I Have Fun Everywhere I Go
Memoirs can be split into two rough camps: those that place their narrator front and center, and those focused on external events. The former narcissistically inflates its protagonist, even when describing misbehavior or abjection – it says my experience is exemplary, my challenges or tragedies can illuminate your life. It’s an arrogant form, badly abused and overmarketed of late.
The latter approach is more dignified, asserting only that the storyteller was in a unique position to recount and interpret events others might find interesting, shocking, perhaps edifying. Mike Edison’s I Have Fun Everywhere I Go falls comfortably into this camp, a rogue’s journey that mesmerizes and charms readers with its exuberant rampage through the worlds of punk rock, pro wrestling, and hardcore pornography.
Edison is a film-school dropout, drummer for the punk outfit Sharky’s Machine, itinerant editor, and self-proclaimed “media whore.” His two-decade quest for “Top Secret Action” takes him around the world, from dingy, violent punk clubs to the offices of Cheri and Screw, and finally, improbably, to the publisher’s chair at High Times, this last a period of excruciating frustration and the book’s most dramatically compelling sequence. Along the way, readers gape at this “hedonistic lifestyle of wanton rock ‘n’ roll, stupidity, sex, and drugs,” and the inane behavior of everyone Edison encounters, all chronicled with good-natured ebullience tinged with occasional criticism – though never lingering on this long enough to kill anyone’s buzz.

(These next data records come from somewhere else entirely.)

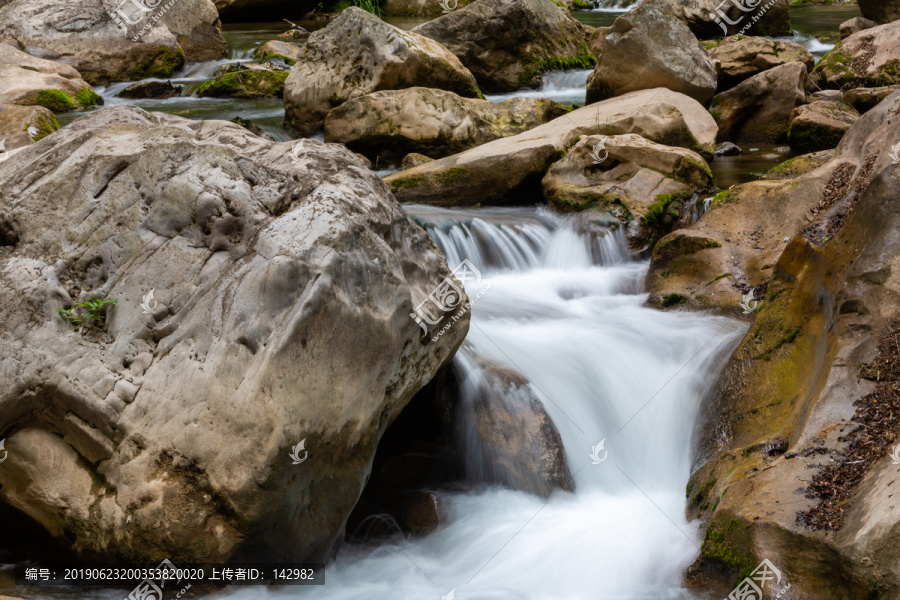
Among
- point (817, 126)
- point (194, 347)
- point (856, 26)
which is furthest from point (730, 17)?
point (194, 347)

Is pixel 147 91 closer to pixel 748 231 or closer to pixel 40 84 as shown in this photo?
pixel 40 84

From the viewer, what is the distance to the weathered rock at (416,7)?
2247 cm

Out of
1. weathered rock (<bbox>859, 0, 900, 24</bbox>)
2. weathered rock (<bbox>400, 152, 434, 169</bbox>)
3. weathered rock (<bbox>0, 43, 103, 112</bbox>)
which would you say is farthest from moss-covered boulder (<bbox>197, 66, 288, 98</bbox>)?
weathered rock (<bbox>859, 0, 900, 24</bbox>)

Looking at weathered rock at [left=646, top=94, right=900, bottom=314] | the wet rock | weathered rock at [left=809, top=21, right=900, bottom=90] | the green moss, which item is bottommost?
the green moss

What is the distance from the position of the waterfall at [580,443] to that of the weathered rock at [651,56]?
12.6 feet

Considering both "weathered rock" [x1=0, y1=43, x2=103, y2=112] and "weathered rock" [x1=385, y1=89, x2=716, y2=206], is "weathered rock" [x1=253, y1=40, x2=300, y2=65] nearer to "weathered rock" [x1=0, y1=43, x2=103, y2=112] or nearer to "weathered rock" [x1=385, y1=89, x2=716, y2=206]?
"weathered rock" [x1=0, y1=43, x2=103, y2=112]

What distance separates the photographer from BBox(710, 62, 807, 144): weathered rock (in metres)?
11.0

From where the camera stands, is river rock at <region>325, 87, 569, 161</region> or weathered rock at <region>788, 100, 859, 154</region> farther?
weathered rock at <region>788, 100, 859, 154</region>

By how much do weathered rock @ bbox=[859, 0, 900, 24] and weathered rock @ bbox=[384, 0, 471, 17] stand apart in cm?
1080

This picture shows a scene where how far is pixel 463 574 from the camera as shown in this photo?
4199 millimetres

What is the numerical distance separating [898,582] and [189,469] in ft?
9.57

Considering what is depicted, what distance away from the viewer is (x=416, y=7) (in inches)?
900

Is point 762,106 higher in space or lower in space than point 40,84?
higher

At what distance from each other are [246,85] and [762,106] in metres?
8.20
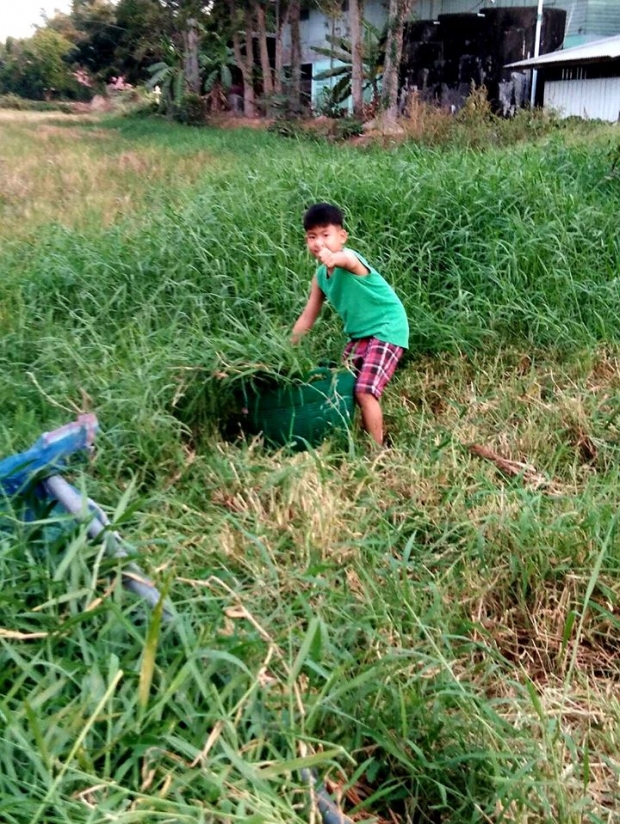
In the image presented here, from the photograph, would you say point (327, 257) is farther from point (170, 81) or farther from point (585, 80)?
A: point (170, 81)

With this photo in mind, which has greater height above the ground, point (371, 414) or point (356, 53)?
point (356, 53)

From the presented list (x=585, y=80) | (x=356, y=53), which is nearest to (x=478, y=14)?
(x=585, y=80)

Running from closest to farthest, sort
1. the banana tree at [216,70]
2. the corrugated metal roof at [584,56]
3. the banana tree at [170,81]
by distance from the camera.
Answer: the corrugated metal roof at [584,56], the banana tree at [170,81], the banana tree at [216,70]

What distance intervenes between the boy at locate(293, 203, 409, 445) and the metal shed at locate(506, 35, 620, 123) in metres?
11.0

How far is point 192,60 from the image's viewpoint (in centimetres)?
2328

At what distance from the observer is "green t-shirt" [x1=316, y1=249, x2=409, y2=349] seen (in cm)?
365

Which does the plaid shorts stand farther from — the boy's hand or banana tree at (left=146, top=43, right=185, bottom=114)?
banana tree at (left=146, top=43, right=185, bottom=114)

Edison opens shows for Sonic Youth and the Ramones; carouses the Vegas Strip with Evel Knievel; “busts corn” (translation: tokes up) with Ozzy Osbourne; and goes on television with notorious pornographer Al Goldstein. These encounters are delivered in an energetic, chatty prose – though when the mood strikes, Edison can turn out crisp, poetic sentences or tug a heartstring or two. He is blessed with the ability to swiftly nail down characters in indelible, often hilarious descriptions: one ex-bandmate “had impeccable taste in the ridiculous… loved equally Robert Johnson, Robert Rauschenberg, and Romper Room“; his neighbor, who gets him a job writing fetish novels, earns the nickname “Bobo the Porn-Writing Clown”; a despised former boss “looked like Willem de Kooning had puked on her face.” Edison makes zero effort at political correctness, wallowing gleefully in profanity, not giving a shit if his riotous ass-kicking reads as uncool to the post-rock, venti-latte set. How could anyone fail to enjoy a book with chapter titles like “The Creature from Temple Beth Shalom” and “Those Tits Are Taking Food out of My Children’s Mouths!”?
I Have Fun was clearly inspired by Hunter S. Thompson – I tried to count the uses of the word “savage” but lost track – but a more interesting forebear is Greil Marcus’s groundbreaking history of punk and avant-garde art, Lipstick Traces. Like Marcus, Edison knows that psychopunk GG Allin, the DADA poets, the Yippies, and, yes, Al Goldstein, are all connected in a variegated timeline of sacred subversion. Edison’s commitment to this anti-bourgeois philosophy is what makes his job at High Times untenable – where he sees a storied publication in a position to champion underground culture, the ‘60s holdovers on staff see only an office where it’s safe to pull bong hits at 4:20.
Stranded in Madrid, another band having disintegrated, Edison finds himself staring at Bosch’s Garden of Earthly Delights, verging on painful introspection: “Obviously there were a few things I still needed to work out.” What are those things? We never really find out. I Have Fun seldom steps into the personal ring, and its conflicts tend to show the author in a better light than his adversaries. This becomes problematic in Edison’s recollection of a romance conducted concurrently with the stint at High Times. The parallel calls for more emotionally complex treatment, but the relationship is exiled to the narrative back burner, and readers are left with no doubt who’s to blame for its demise.
The rock-tour-debauchery diary is a tired genre, and Edison offers plenty of overdoses, wrecked hotel rooms, shattered relationships, and strippers named Bunny. The book’s relentless digressions can be exhausting, its culture criticisms somewhat undercooked (“Never forget that the War on Drugs is a war on people”). But what Mike Edison knows how to do is set up a vignette and follow it through to its unexpected, hilarious, and frequently drug-soaked climax. If it’s true that one could open the book at random and enjoy it as much as if they’d started at the beginning, that’s partly the point: Edison’s life does not have a master narrative. It does not lead inexorably to self-improvement or enlightenment. He offers no deathbed conversion, no road to Damascus, no Oprah Moment – only the small triumphs and more numerous tribulations of a regular guy trying to keep his dignity and humor as he lurches through an unpredictable life. Need I say this seems more true than the mountains of “inspiring” crap clogging corporate bookstores? I Have Fun takes the oppressive “moi” out of memoir, focusing, as a good book should, on the memories, not the rememberer.